**Question:**

A rectangular sheet of tin 45 cm by 24 cm is to be made into a box without top, by cutting off square from each corner and folding up the flaps. What should be the side of the square to be cut off so that the volume of the box is the maximum possible?

**Solution:**

Let the side of the square to be cut off be *x* cm.

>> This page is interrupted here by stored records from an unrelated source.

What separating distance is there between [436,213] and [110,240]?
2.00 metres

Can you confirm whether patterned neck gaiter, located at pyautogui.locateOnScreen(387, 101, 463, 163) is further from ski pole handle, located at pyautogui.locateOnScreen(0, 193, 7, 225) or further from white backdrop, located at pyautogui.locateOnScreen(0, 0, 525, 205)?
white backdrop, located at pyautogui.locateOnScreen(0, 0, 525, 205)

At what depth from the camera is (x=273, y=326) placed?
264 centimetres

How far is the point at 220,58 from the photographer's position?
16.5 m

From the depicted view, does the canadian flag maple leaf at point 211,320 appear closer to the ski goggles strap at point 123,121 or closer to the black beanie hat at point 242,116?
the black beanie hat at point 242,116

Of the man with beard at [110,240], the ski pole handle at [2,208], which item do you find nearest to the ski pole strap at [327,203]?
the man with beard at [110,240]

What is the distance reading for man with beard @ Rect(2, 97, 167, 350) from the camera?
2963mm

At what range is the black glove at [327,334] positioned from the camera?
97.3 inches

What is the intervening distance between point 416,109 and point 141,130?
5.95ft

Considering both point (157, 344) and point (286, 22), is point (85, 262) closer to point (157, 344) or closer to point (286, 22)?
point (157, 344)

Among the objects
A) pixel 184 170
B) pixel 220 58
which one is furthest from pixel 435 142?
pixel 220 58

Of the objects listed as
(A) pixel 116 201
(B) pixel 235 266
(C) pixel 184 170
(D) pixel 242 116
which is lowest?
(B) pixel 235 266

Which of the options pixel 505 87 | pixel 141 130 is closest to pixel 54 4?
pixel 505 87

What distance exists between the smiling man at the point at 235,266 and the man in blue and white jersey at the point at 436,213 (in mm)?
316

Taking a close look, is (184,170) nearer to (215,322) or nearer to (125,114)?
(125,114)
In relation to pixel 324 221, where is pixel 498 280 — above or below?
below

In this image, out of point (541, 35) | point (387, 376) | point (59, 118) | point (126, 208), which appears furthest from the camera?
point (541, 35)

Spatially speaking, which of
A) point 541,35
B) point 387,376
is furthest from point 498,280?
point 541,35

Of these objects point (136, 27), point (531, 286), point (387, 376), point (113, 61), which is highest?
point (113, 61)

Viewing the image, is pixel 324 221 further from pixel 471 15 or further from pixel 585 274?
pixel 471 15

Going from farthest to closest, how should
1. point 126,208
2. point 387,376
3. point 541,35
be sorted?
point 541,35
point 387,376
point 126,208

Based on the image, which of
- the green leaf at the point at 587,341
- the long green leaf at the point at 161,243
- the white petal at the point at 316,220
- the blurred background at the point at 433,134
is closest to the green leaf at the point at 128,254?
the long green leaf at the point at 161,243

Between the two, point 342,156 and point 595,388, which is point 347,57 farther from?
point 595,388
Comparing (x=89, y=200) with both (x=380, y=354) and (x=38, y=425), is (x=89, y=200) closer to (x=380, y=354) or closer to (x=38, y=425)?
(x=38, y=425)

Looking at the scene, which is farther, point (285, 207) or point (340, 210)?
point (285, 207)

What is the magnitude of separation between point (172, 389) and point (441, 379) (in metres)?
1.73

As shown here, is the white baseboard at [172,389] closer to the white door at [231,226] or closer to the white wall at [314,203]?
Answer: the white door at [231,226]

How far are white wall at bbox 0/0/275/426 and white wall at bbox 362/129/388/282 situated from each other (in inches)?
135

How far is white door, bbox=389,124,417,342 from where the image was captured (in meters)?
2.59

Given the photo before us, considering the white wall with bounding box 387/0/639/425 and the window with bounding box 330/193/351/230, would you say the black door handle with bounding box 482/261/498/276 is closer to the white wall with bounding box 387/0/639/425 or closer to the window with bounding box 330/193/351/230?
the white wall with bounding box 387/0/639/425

Then, the height of the box is *x*, the length is 45 − 2*x,* and the breadth is 24 − 2*x*.

Therefore, the volume *V*(*x*) of the box is given by,

$\begin{aligned} V(x) &=x(45-2 x)(24-2 x) \\ &=x\left(1080-90 x-48 x+4 x^{2}\right) \\ &=4 x^{3}-138 x^{2}+1080 x \\ \therefore V^{\prime}(x) &=12 x^{2}-276 x+1080 \\ &=12\left(x^{2}-23 x+90\right) \\ &=12(x-18)(x-5) \\ V^{\prime \prime}(x) &=24 x-276=12(2 x-23) \end{aligned}$

Now, $V^{\prime}(x)=0 \Rightarrow x=18$ and $x=5$It is not possible to cut off a square of side 18 cm from each corner of the rectangular sheet. Thus, *x* cannot be equal to 18.

∴*x* = 5

Now, $V^{\prime \prime}(5)=12(10-23)=12(-13)=-156<0$

By second derivative test, *x* = 5 is the point of maxima.

Hence, the side of the square to be cut off to make the volume of the box maximum possible is 5 cm.